How to deal with lists as independent data

Hello,
In my model I am trying to input an list as an independent variable. I think the dependent variable should be for example the mean of every item in the list risen to some power that I’m trying to estimate.

For example the forward model might look like:

a=[ 0.5, 0.2, 0.1]
x=[ [0,.1,.1,.2,.2,.5,.2,.8,.7,.5,.6,1],
[.1,.2,.1,.1,.1],[1,1,1,1,0,0,0,0,0,0,0,5,5,.1]
y= [  ]

for i in len(x):
a=a[i]
x=x[i]
y.append(np.mean(x**a))

These are in a pandas Dataframe like so.

| a | __ x____ | _ y__ |
| .5 | [0,.1,.1,…] | 12 |

While x and y are observed, I’m trying to estimate a. However, if I try to use

with pm.Model() as risk_model:
    # Data
    y = pm.Data("outcome", df.y)
    x=pm.Data("Dependent",df.x)

I get:

666     # `convert_observed_data` takes care of parameter `value` and
    667     # transforms it to something digestible for Aesara.
--> 668     arr = convert_observed_data(value)
    669 
    670     if mutable is None:

~/anaconda3/lib/python3.7/site-packages/pymc/aesaraf.py in convert_observed_data(data)
    139         # otherwise, assume float:
    140         else:
--> 141             return floatX(ret)
    142     # needed for uses of this function other than with pm.Data:
    143     else:

~/anaconda3/lib/python3.7/site-packages/pymc/aesaraf.py in floatX(X)
    457     """
    458     try:
--> 459         return X.astype(aesara.config.floatX)
    460     except AttributeError:
    461         # Scalar passed

ValueError: setting an array element with a sequence.

Any help is much appreciated

Hi Jeff!

In general, ragged lists (which is what I think you’re realing with – a list of lists that aren’t all of the same length) require some special handling. In general, you can’t represent the ensemble of objects as a Pytensor/Aesara/Theano symbolic tensor, because these need to have a defined number of dimensions (what is the dimensionality of a list of items of uneven length?)

But not all hope is lost, and I can see two ways forward.

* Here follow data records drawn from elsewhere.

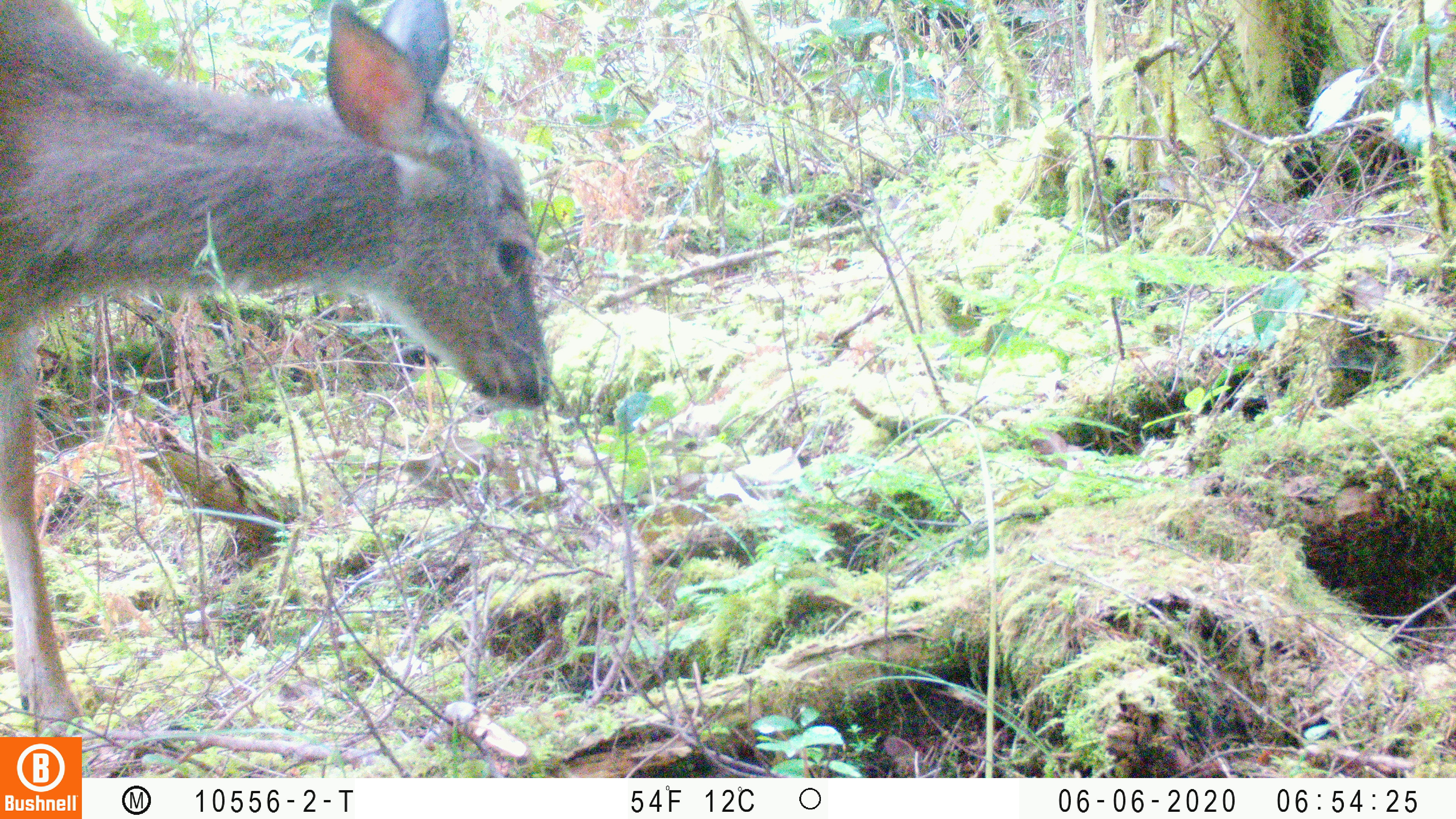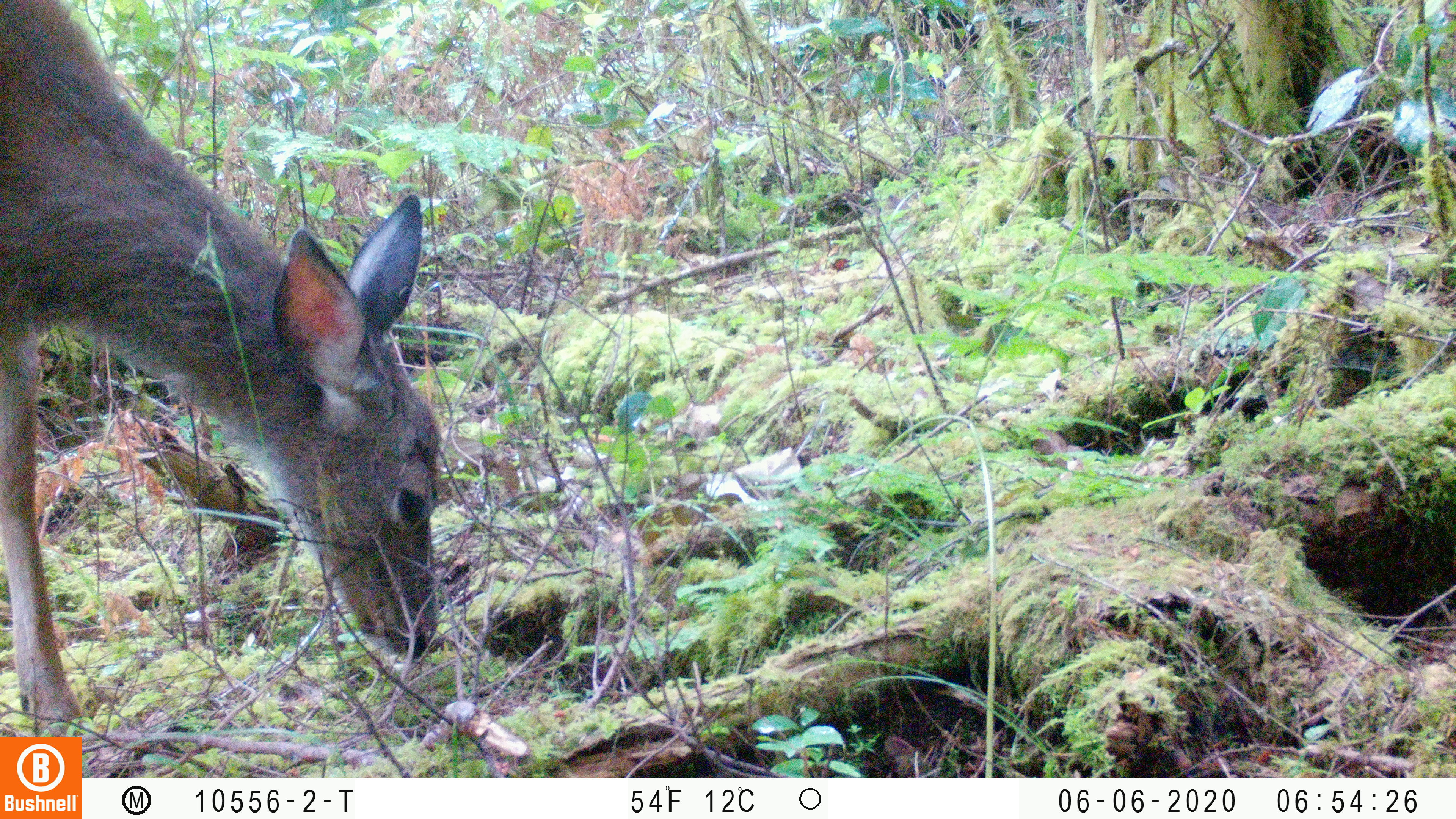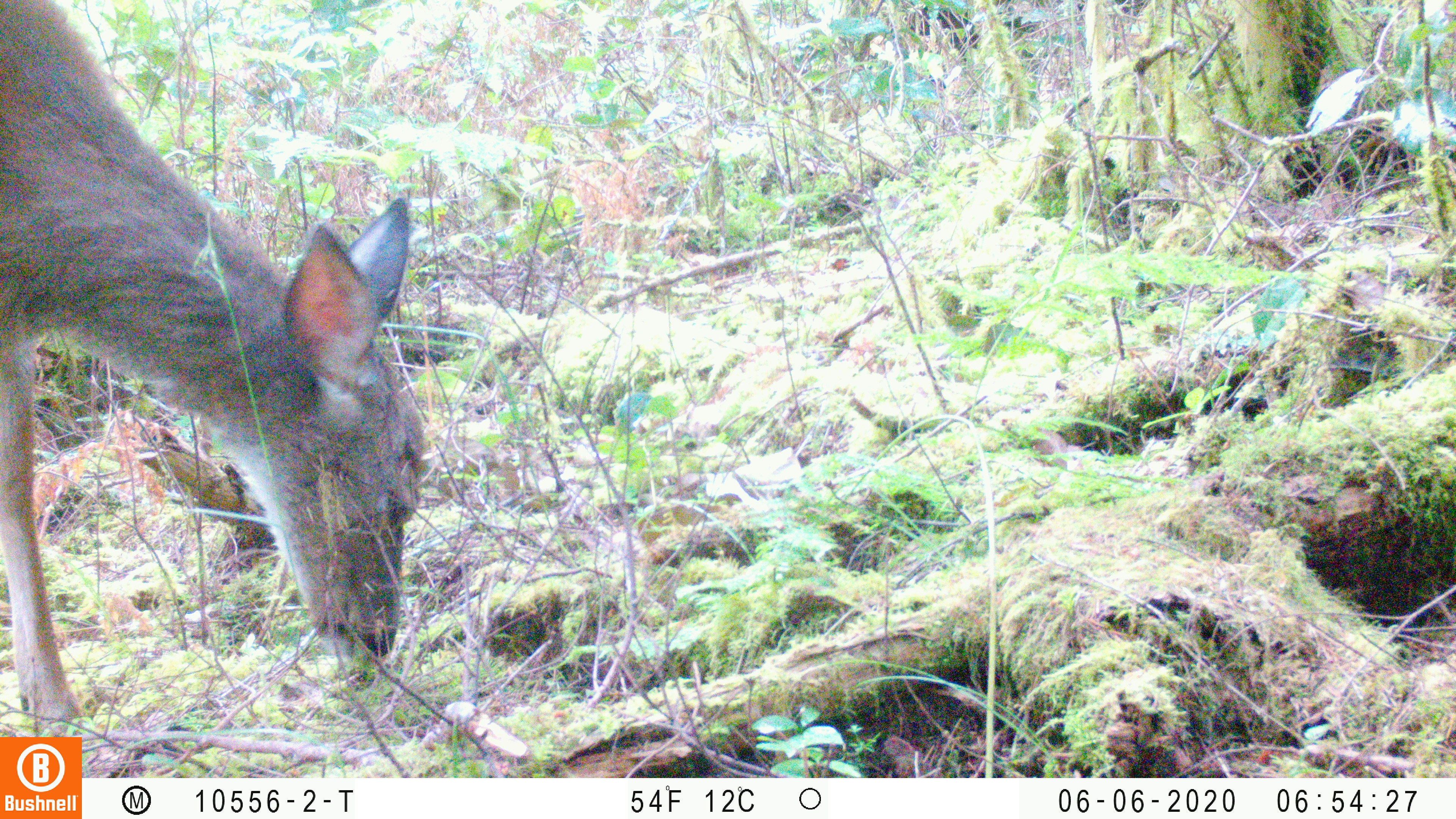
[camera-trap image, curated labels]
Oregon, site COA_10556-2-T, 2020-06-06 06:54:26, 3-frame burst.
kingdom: Animalia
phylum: Chordata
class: Mammalia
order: Artiodactyla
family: Cervidae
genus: Odocoileus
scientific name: Odocoileus hemionus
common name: black-tailed deer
Black-tailed deer (Odocoileus hemionus).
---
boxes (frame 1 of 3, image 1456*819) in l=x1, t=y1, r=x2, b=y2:
black-tailed deer: l=0, t=0, r=552, b=721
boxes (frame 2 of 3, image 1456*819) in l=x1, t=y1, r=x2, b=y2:
black-tailed deer: l=2, t=2, r=452, b=727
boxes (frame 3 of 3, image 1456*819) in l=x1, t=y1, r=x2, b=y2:
black-tailed deer: l=8, t=0, r=440, b=715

One option would be to transform your list of lists to a list of pytensor tensors, then scan over this list and do some computation to each element. This would look something like this:

with pm.Model() as risk_model:
    y = pm.MutableData('Outcome', df.y)
    # You can't use pm.Data anymore, because we end up with a list of arrays
    x_list = list(map(pt.as_tensor_variable, df.x))

    a = pm.Normal('a')

    y_hat = pytensor.scan(lambda x, a: (x ** a).mean(),
                      sequences=x_list,
                      non_sequences=a)

The downside of this is that if you want to change out the data (to do predictions, for example) it will be extremely hard.

A second, and perhaps more elegant, approach will be to compute the length of each list, then pad the lists so that they are all of the same length. This way your data becomes non-ragged, and you can vectorize everything:

def pad_and_stack_ragged_list(x_lists):
    '''Transform ragged list x_lists of length n into a matrix of shape n x max(len(x_lists))'''
    lengths = [len(x) for x in x_lists]
    max_len = max(lengths)
    x_padded = [np.r_[x, np.full(max_len - l, 0)] for x, l in zip(x_lists, lengths)]
    
    return np.stack(x_padded)

x_lengths = df.x.apply(len)
X_mat = pad_and_stack_ragged_list(df.x.values)

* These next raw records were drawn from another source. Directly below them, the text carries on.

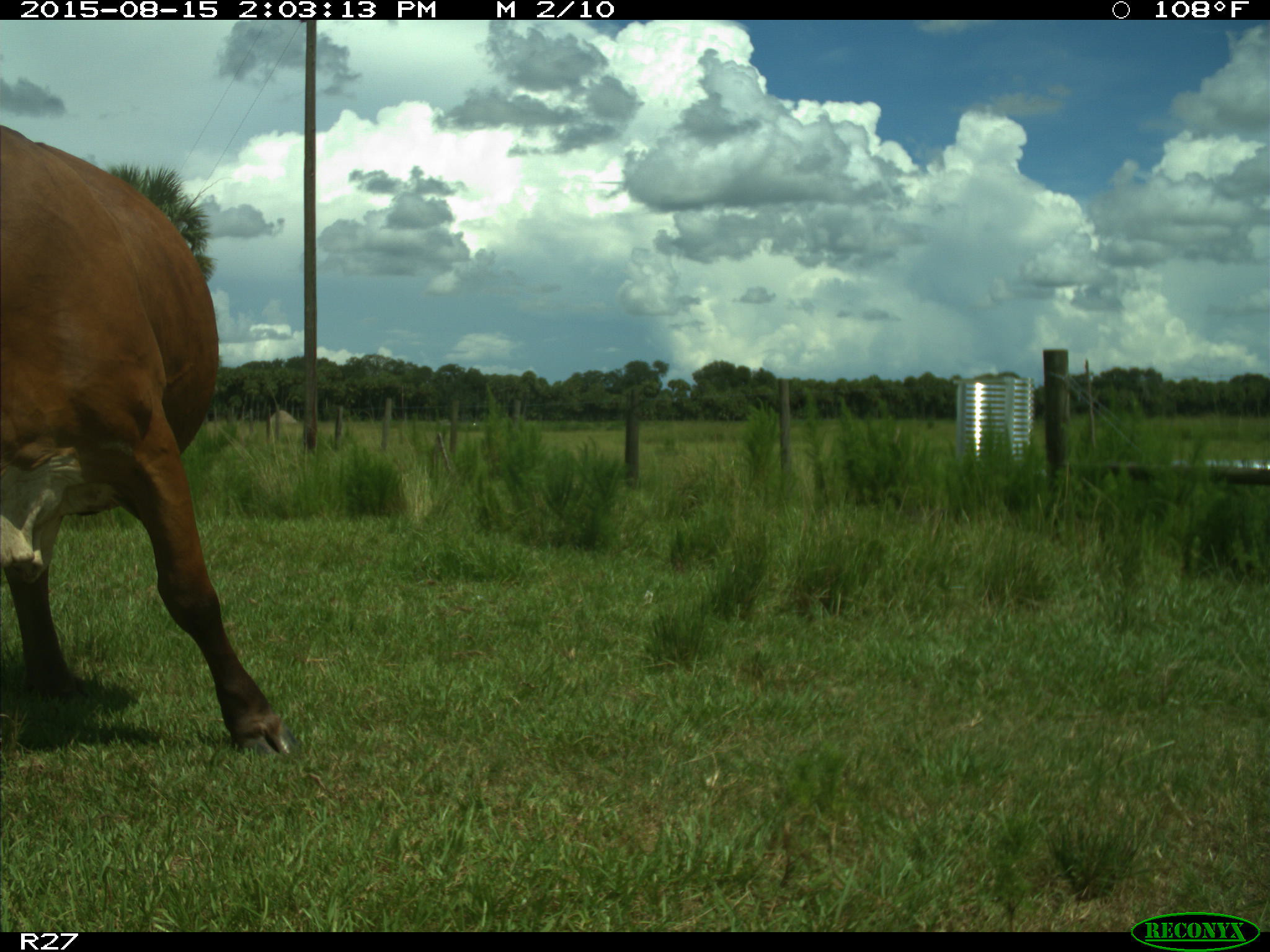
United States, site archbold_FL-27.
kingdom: Animalia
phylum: Chordata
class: Mammalia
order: Artiodactyla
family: Bovidae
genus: Bos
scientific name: Bos taurus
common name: domestic cow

with pm.Model() as risk_model:
    y = pm.MutableData('Outcome', df.y)
    x = pm.MutableData(“Dependent”, X_mat)
    lengths = pm.MutableData('x_lengths', x_lengths)

    a = pm.Normal('a')
    y_hat = (x ** a).sum() / lengths

The padded zeros won’t contribute* to the sum computed in y_hat, and the correct length will be used to compute the mean since we saved it before padding things out.

In this model, changing the data wouldn’t be so bad, you would just have to compute the lengths of the out-of-sample data, call the pad_and_stack_ragged_list function, then use pm.set_data.

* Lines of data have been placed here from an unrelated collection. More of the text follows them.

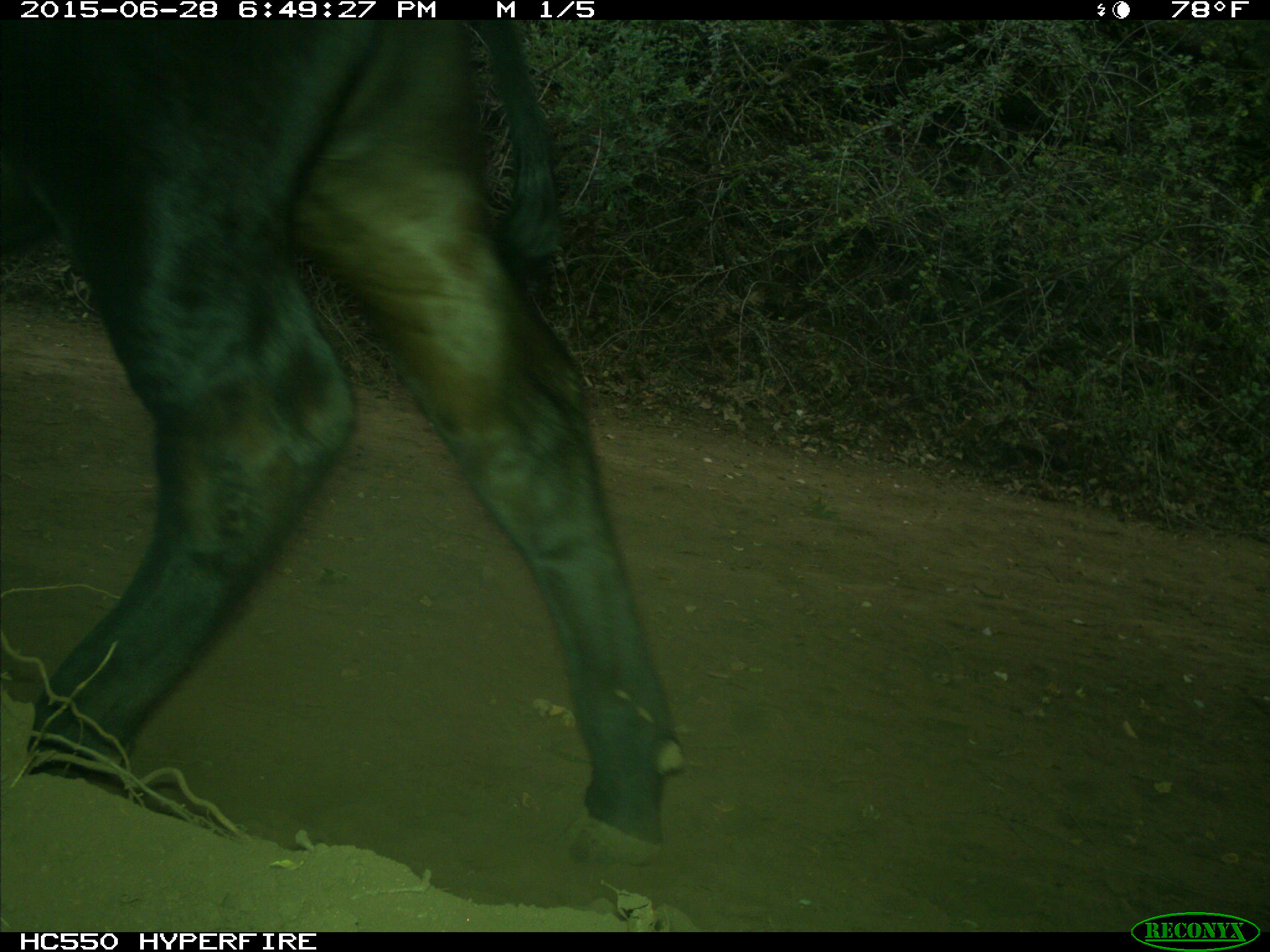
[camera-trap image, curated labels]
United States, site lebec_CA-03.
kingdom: Animalia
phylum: Chordata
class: Mammalia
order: Artiodactyla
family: Bovidae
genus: Bos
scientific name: Bos taurus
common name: domestic cow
Bos taurus (domestic cow).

*Unless you have exactly a == 0.00, which shouldn’t matter since it should be drawn with probability zero. But it could be awkward if a was distributed with support over the unit interval and the posterior ended up extremely skewed (e.g. beta or logit normal with a very small mean/std).

Hey Jesse,
Thanks for your input. I didn’t expect such quick interactions and took my eye off this post for a couple days. In the meantime my solution was much less elegant than I think either of these but more similar to solution 2. I basically made the counts of every value their own column as I happen to have a limited number of values. This probably made it much less efficient to sample however.

1 Like